Our High Level Design has now been revised in order to incorporate additional fault tolerance features.
We had some concerns with our original design that even a minor failure within a disk shelf would lead to service failing over to that store’s passive copy. While that in itself isn’t an issue – there still shouldn’t be any user effect – it seemed sensible to revise the plan to ensure that a localised hardware failure would have the smallest possible impact on the system.
So now we intend to attach three (instead of two) D2700 disk enclosures to each mailbox server. The sizing exercise had shown us that we need fewer servers than anticipated so this actually represents a cost reduction too: more fault tolerance and at a lower cost!

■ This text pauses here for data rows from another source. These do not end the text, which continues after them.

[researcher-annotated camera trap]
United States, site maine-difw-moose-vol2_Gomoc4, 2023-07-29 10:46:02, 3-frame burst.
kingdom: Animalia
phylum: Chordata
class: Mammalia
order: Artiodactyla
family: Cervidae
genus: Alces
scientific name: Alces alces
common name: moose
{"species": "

Each enclosure contains 25 2½” 10k rpm 300GB SAS disks, giving us a total of 75 disks available to each mailbox server. These will be divided into 22 database LUNs, each utilising one disk from each of the three enclosures, to create a RAID5 array that can tolerate failure of either a single disk or a whole enclosure. This accounts for 66 of the 75 disks.
Transaction logs will be allocated two disks per enclosure, a total of six disks across the three disk shelves, provisioned as a RAID1+0 array. The remaining three disks will be used to create a two-disk recovery LUN (on which the inevitable ‘I’ve deleted half of my email’ restore tasks can take place) and a hot-spare that can operate across all three enclosures.